Last week was all about jobs data, and this week inflation figures are all the focus. US CPI is expected to have eased to 2.6% (on an annual basis), which would be trending in the right direction as far as the Fed is concerned, albeit still above their stated 2% target. Nonetheless, a CPI result around the 2.5% or 2.6% level should be enough to usher in a quarter of a percentage point cut by Jerome Powell and co. at next week’s meeting. A larger, 50bp cut is not entirely out of the question, but I suspect that the Fed would want to avoid ‘wielding the axe’ by implementing a larger cut to commence the easing cycle so as not to panic investors.
With market consensus having firmed in the direction of an expected 25bp US rate cut next week, the USD has continued to consolidate a modest bounce from its early September lows. While the greenback is doing well against the likes of the euro and Aussie Dollar, it is struggling against the Japanese yen given the opposing policy directions expected from the BOJ (Bank of Japan) and FOMC. Subsequently, the USDJPY rate is down nearly 3% over the past month on expectations that there could be another rate hike from the BOJ before year-end.
Gold moved back above the psychological $2500 level with a dip in treasury yields aiding the cause of the precious metal. During Asian trading hours on Wednesday, gold was trading at $2516, below immediate resistance at $2524 with a sterner test awaiting at $2530, a level which has so far protected against further upside. Support remains in the $2470-$2480 region with buyers still keen for the commodity on price dips, with this region having protected any larger dips so far this month. Gold has been moving cautiously higher, but a potential breakout move to the upside could be dependant on a tepid US inflation read this week.

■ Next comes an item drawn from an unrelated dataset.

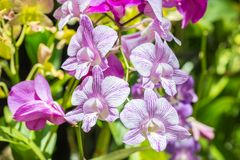 Orquídeas roxas bonitas, Dendrobium Fotografia de Stock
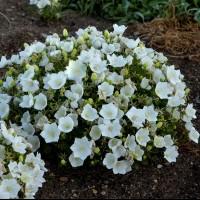 Campanula 'Rapido White' photo courtesy of Walters Gardens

Elsewhere, oil is out of favour at the moment due to demand concerns after weak import and CPI data from China. While Chinese exports were strong in August (coming in at +8.7% versus the +6.5% rise expected), the same couldn’t be said of imports (rising just +0.5%, below the +2% gain expected). Coming on the back of the soft CPI data, the imports picture reveals that domestic demand in China remains subdued – a scenario which does not bode well for oil in the near-term. While OPEC+ have responded to the recent crude price weakness by delaying their output increased until December, this has not helped restore confidence in the energy market. Levels to watch for US crude include support at $64.70, while resistance awaits at $68.20 and $70.30.
Looking ahead, after the Presidential Debate and US inflation data, we also have an ECB (European Central Bank) interest rate decision on Thursday with a 25bp cut looking to be highly possible, while further China data is due on the weekend. As usual, markets will be using macro data releases to try and gauge interest rate trajectories and in-turn yield differentials, as well as the growth outlooks for the world’s two largest economies.